Organs To Orchestrelles - The Musical Museum In Brentford Re-opens

By 24 Hour Museum Staff | 14 November 2007
photo of a gallery with many instruments including a large pipe organ

The Musical Museum is home to a wide-ranging collection of instruments from organs to musical boxes. Courtesy The Musical Museum

Brentford’s unusual museum of automated musical instruments, the Musical Museum, is re-opening in new purpose-built premises on the Hounslow suburb’s High Street.

The official re-opening will take place on November 27 2007, but sneak previews are available over the weekend of November 24-25, when the Friends of the museum will also hold a fundraising sale of memorabilia and ephemera.

“We are thrilled to finally be opening our doors to visitors,” said Michael Ryder, Chairman of the museum. “We moved out of St George’s Church in Brentford High Street, our original home for 43 years, in June 2006. And what a sight that was as volunteers took on the arduous task of moving well over 40 tons of instruments and equipment by van and by pushing them along Brentford High Street.”

“Since then we have been on a true roller-coaster ride,” he said, explaining a series of hiccups with building contractors, and the challenge of getting the giant lift, which can hold up to 50 people, constructed.

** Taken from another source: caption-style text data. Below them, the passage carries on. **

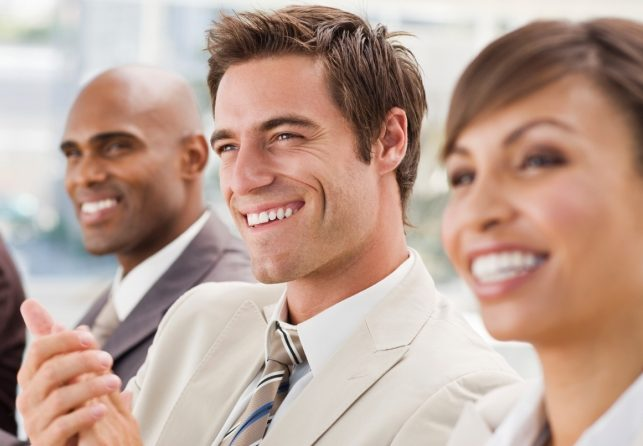 Closeup of happy businesspeople enjoying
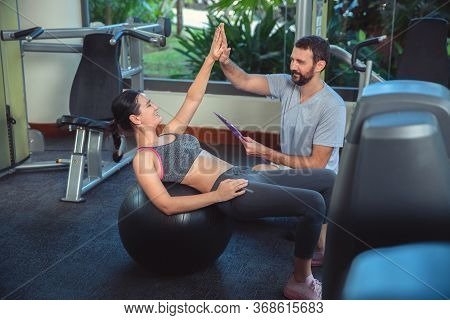 Personal Trainer Working With Client In Gym. Trainer Man Helping Young Woman With Fitness Ball Worko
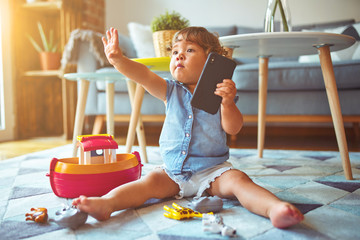 Beautiful toddler child girl sitting on the carpet playing with smartphone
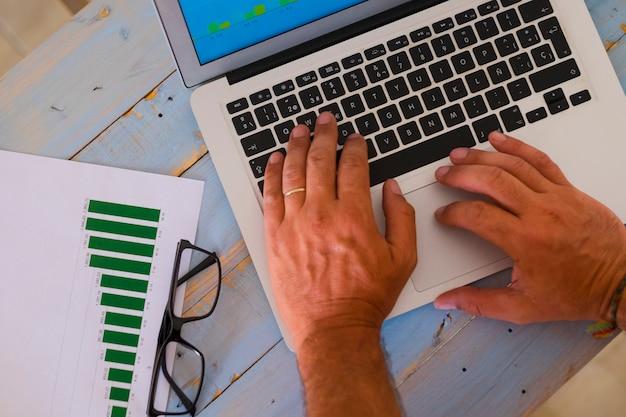Close-up das mãos de um homem em um laptop trabalhando arduamente para criar uma agitação - homem de negócios com gráficos no escritório ou em casa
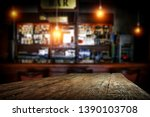 Stock photo desk of free space for your decoration and blurred background of bar 1390103708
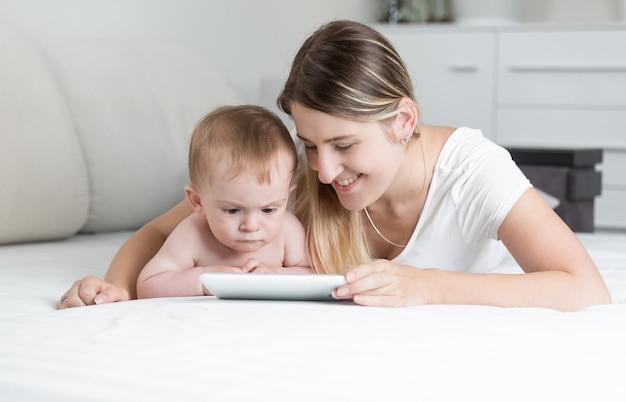 Porträt der lächelnden mutter und des babys mit tablet-pc als auf dem bett liegend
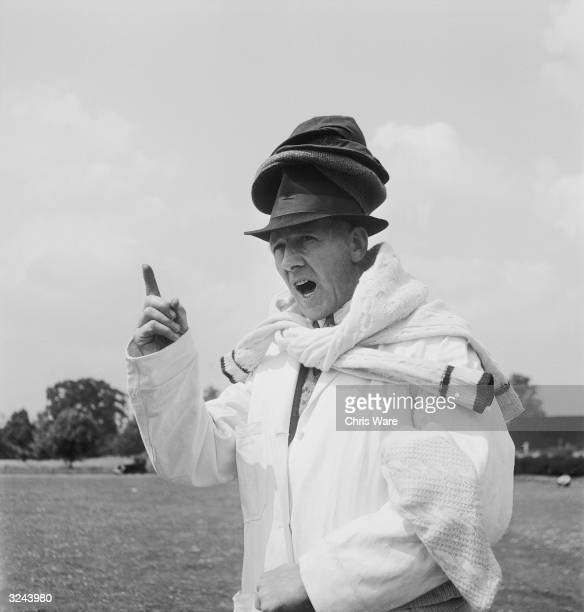 Umpire Arthur Belson wears several hats and sweaters at once during a cricket match at Amersham Hill Customarily the umpire will hand the bowler his...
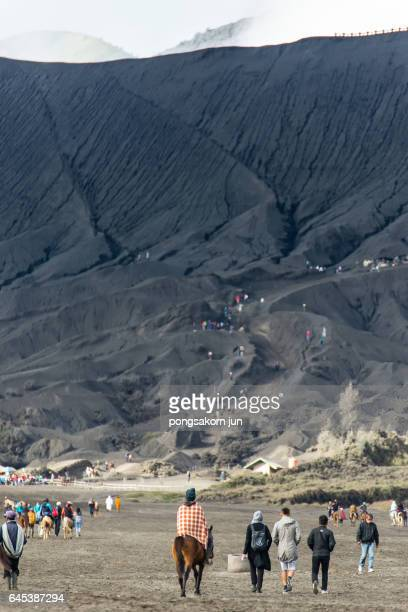 tourists riding horse up to bromo volcano crater - bromo crater stock photos and pictures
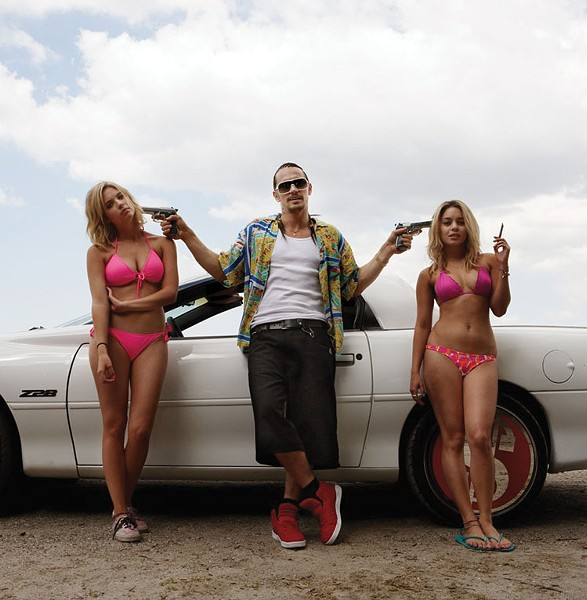 Misogynistic male fantasy or biting social critique? Whatevs, pass the Cuervo.  Ashley Benson, James Franco and Vanessa Hudgens in Spring Breakers.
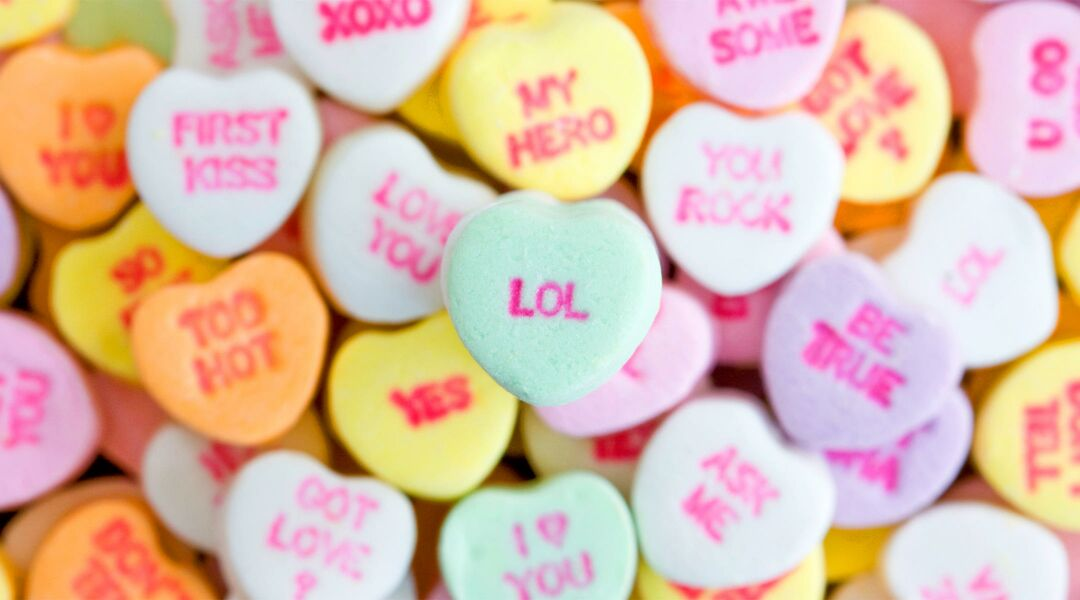 Pile of candy hearts with messaging, center one reading LOL.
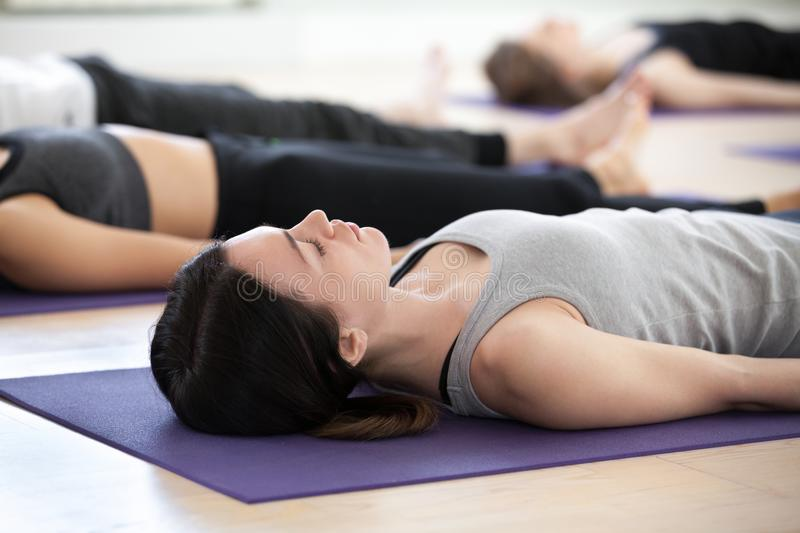 Woman and a group of sporty people in Corpse exercise. Yogi women and a group of young sporty people practicing yoga lesson, doing Dead Body, Savasana pose stock photography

“At times we have felt a little like the characters in that Flanders and Swann song, ‘The Gas Man Cometh’, as we have lurched from one drama to another!”

photo of a grand Wurlitzer organ

The Wurlitzer rises in a grand auditorium. Courtesy The Musical Museum

Until now the museum has always been staffed by volunteers. Now there's a newly-appointed General Manager, Dave Gibson, and over the next few months there will be a new education officer and other staff.

The museum contains one of the foremost collections of automatic musical instruments in the world, from the tiniest of clockwork musical boxes to the self-playing Mighty Wurlitzer. Other items on display include sophisticated reproducing pianos, orchestrions, orchestrelles, residence organs, violin players and historic musical rolls.

The second floor of the new museum houses a concert hall with seating for 230, complete with stage and orchestra pit from which a Wurlitzer console will rise to entertain visitors, just as in the cinemas of the 1930s.

“I would like to thank all; the Heritage Lottery Fund (who awarded the Museum £1,853,000); volunteers; Friends; and the London Borough of Hounslow for the tremendous support they have given us over the past two years,” added Mr Ryder.

“Now we can all enjoy the fruits of our labours and turn our attention to enthusing visitors of all ages about the history and delights of automatic musical instruments.”

There will be a grand opening of the museum in spring 2008.